Clarke told Legal IT Insider: “I’m loathed to call what we created a tool because it has no user interface. But we loaded the information from our document management system into Azure Blob Storage and then ran a cognitive search to loop through and find the terms we were looking for, then exported that information back out to an Excel file.” 

She adds: “We did it first for Brexit, which was met with plenty of ‘ooohs and aaahhhs’ and we have run it on two or three other occasions, with the potential for more to come.” 

While the team has deliberately not created a user interface and lawyers don’t interact with the technology, Clarke says she and her team are considering whether there is a value to creating a self-serve tool for lawyers.  

Clarke says that Azure Blob Storage is comparatively cheap to use, commenting: “We were looking to do something that wouldn’t break the bank and that we could spin up quickly.” 

While firms may regard the exercise of making their contracts gender neutral an expensive one, Baker adds: “The cost in the Azure cloud is only at the point that you’re using it. There is a resource cost to getting it up and running, but if someone provides us with the terms and the list of documents to be searched through, it’s not a huge effort from the tech side.” 

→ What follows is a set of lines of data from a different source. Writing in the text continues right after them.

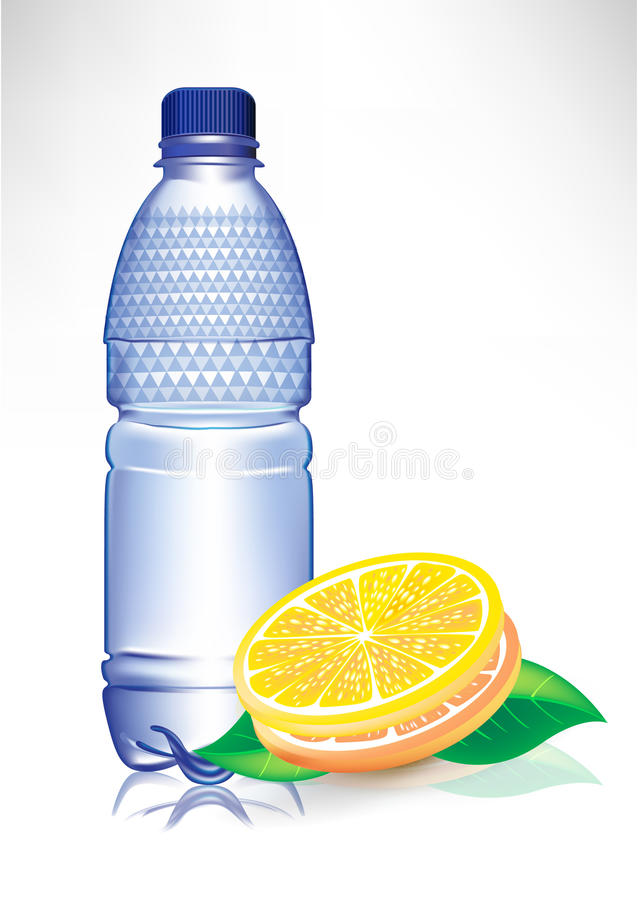 Water bottle with lemon slices and mint vector illustration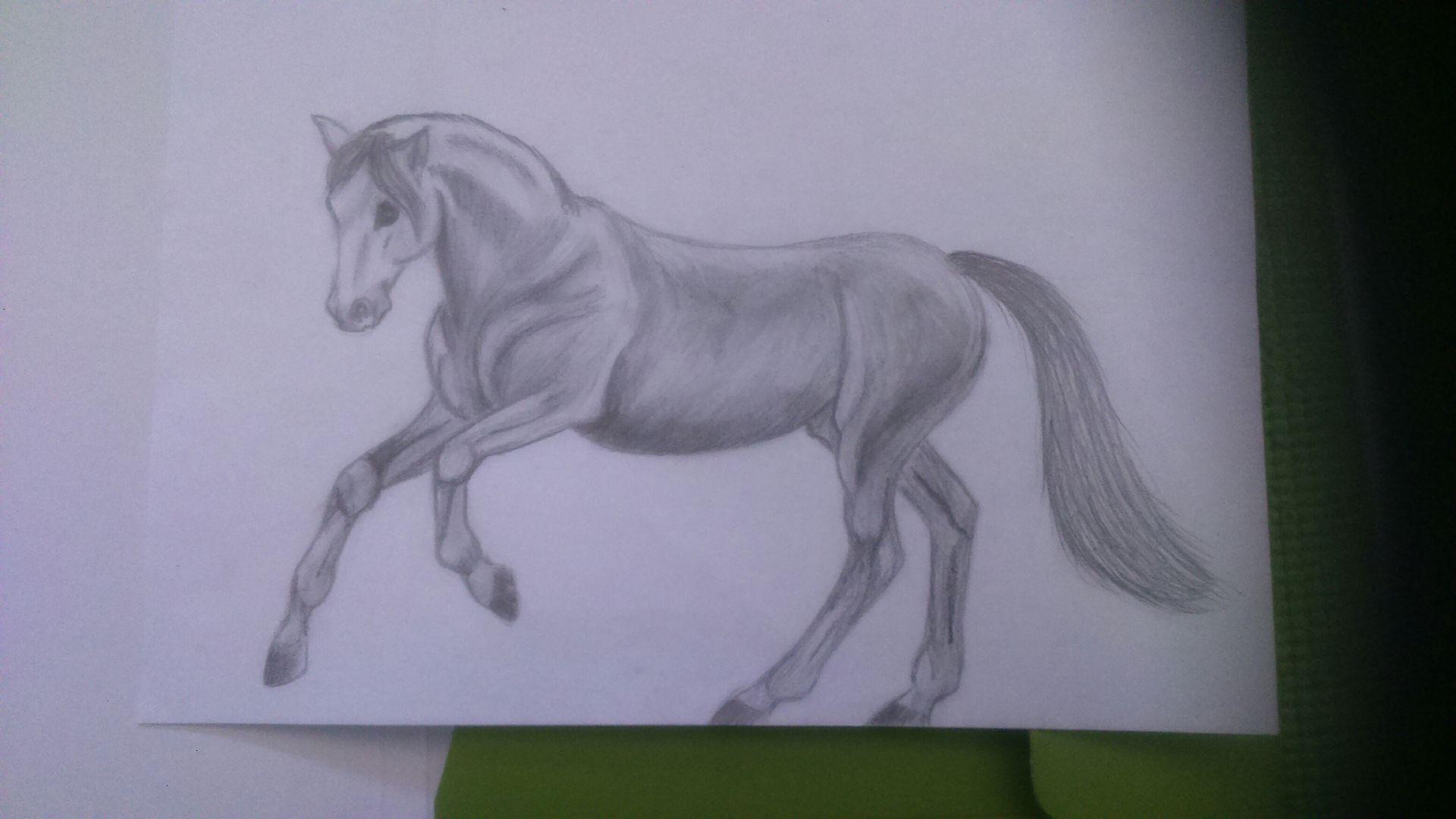 Meine Zeichnungen Und Kritzeleien 2016 17 Pferd Wattpad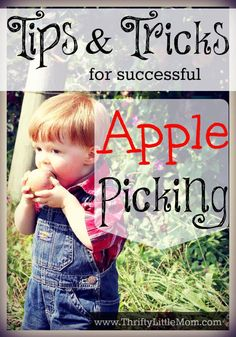 Tips and Tricks for Successful Apple Picking.  Apple Picking Season Starts the last weekend in August!  Get ready for a fun and successful trip with these tips and tricks!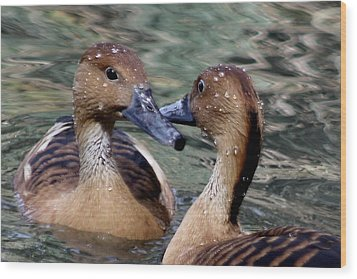 Whistling Ducks Wood Print by Paulette Thomas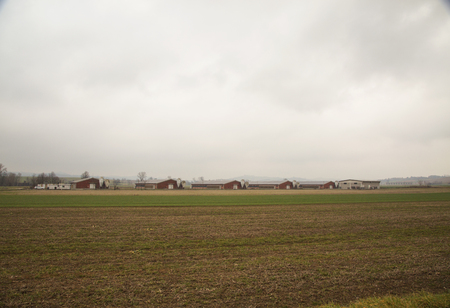 Agricultural establishments in the fields, horizontal image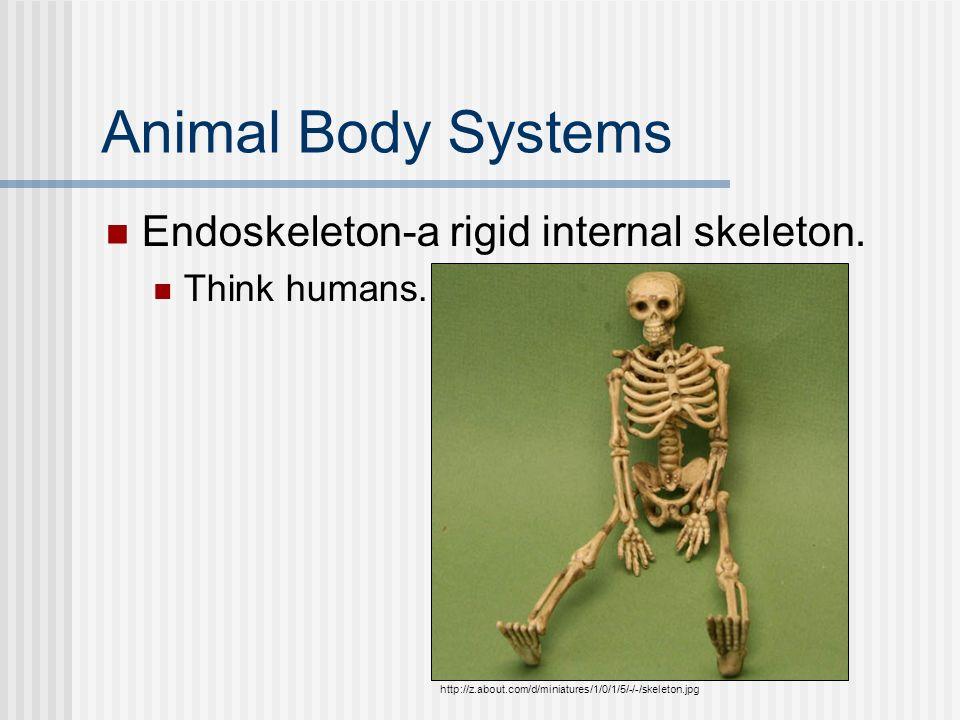 Animal Body Systems Endoskeleton-a rigid internal skeleton.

With its gender search, Linklaters looked for defined terms such as ‘gentleman’ and ‘sir’ across 30,000 documents, with the results fed back to its knowledge team.  

Inevitably it takes time to make changes flagged by Excel, however Clarke says that for Brexit they estimated it would take 2,500 hours of review to find the terms, but using Azure it was reduced to a week. 

The team has questioned whether they can automate the process of updating the words in the contracts, however Clarke said: “It’s important for the lawyer to be able to check that the substitute is correct. If it says sir, for example, there might be a valid reason why that word is in there. If the tool makes generic changes, we could make find and replace errors.” 

Baker adds: “Given the importance of our precedents and contracts, I would always want a human in the loop.” 

Clarke anticipates that the team will continue to use Microsoft Azure for searches when it comes to the likes of regulatory changes and ESG issues, commenting: “There will always be a need to bulk review documents using terms and not concepts.” 

She adds: “Often when we’re asked to develop things we come up with a huge idea but being able to use the engine without all the fancy stuff means we are able to get something up and running relatively quickly.” 

Sarah Tanswell, senior customer success manager for Azure at Microsoft, told Legal IT Insider: “Firms are often faced with the choice of using something out of the box or pumping in tons of time and money but what Greg and Su have done shows that you can develop at your own pace and decide where you take it from there. Cloud is relatively new to some and sometimes these things can seem daunting, but it doesn’t have to be.”